Auschwitz : se souvenir pour éviter les autres extrémismes
Dans une tribune au « Monde », la rabbine Pauline Bebe appelle, quatre-vingts ans après la découverte du camp d’Auschwitz, à rester vigilants face aux mouvements extrémistes qui séduisent par leur désir d’éradiquer la différence.
Ils ont eu du mal à parler, d’abord parce que, ont-ils dit, on ne les écoutait pas, sans doute aussi parce que ce qu’ils avaient à dire était de l’ordre de l’indicible, parce que voulant épargner leurs proches, ils souhaitaient reconstruire. « Au silence d’Auschwitz », selon l’expression du philosophe André Neher (auteur du livre L’Exil de la parole, Seuil, 1970), a succédé un autre silence, celui de l’après-Auschwitz.

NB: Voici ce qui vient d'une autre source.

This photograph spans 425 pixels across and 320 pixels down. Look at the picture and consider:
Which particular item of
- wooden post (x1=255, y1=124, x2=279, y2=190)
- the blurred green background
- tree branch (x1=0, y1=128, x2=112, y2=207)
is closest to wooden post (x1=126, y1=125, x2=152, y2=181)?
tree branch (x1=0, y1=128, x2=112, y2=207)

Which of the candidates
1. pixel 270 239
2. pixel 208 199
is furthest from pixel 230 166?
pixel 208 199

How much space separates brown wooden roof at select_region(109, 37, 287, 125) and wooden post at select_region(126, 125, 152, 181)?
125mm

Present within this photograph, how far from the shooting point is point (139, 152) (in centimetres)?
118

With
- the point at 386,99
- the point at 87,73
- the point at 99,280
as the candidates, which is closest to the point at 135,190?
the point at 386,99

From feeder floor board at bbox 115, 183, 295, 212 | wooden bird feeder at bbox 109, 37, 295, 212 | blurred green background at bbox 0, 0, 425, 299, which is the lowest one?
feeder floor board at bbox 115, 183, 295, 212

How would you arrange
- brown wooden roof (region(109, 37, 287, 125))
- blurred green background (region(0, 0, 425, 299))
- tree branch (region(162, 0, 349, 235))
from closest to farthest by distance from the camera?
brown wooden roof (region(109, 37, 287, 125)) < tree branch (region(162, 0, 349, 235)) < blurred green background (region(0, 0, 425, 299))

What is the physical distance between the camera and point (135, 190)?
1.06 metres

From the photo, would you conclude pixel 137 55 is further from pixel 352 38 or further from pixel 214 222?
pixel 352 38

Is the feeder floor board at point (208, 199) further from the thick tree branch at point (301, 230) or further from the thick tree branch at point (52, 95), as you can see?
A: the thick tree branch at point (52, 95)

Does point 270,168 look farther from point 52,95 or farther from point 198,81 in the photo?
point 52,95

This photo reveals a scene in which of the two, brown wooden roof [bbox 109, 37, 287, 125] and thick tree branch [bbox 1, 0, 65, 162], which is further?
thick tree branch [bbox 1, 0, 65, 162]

Puis est venu le temps de la parole, le temps du témoignage, encore vivant, pour les quelques survivants qui restent encore vivants. Alors ils ont parlé, ils ont dit, ils ont raconté et, de manière intarissable, ils ont transmis à des jeunes et moins jeunes générations pour que jamais cela ne se reproduise, pour que l’on n’oublie pas.
Je me souviens d’Odette qui disait de sa voix fine et nette qu’elle ne haïssait pas les Allemands, qu’une Allemande l’avait cachée et sauvée, et que, dans la plus grande noirceur des camps, elle s’était dit que, jamais, on ne lui prendrait sa capacité à rêver.
Je me souviens de Yakob (Jacob) qui racontait comment, au beau milieu de la tourmente, de la « catastrophe » – c’est ce que le mot « Shoah » veut dire –, ses camarades et lui avaient collecté quelques bouts de pain dans une casquette pour qu’un jeune chantre puisse, au bout de sa voix et de son souffle, chanter la prière de Kippour, le kol nidrei.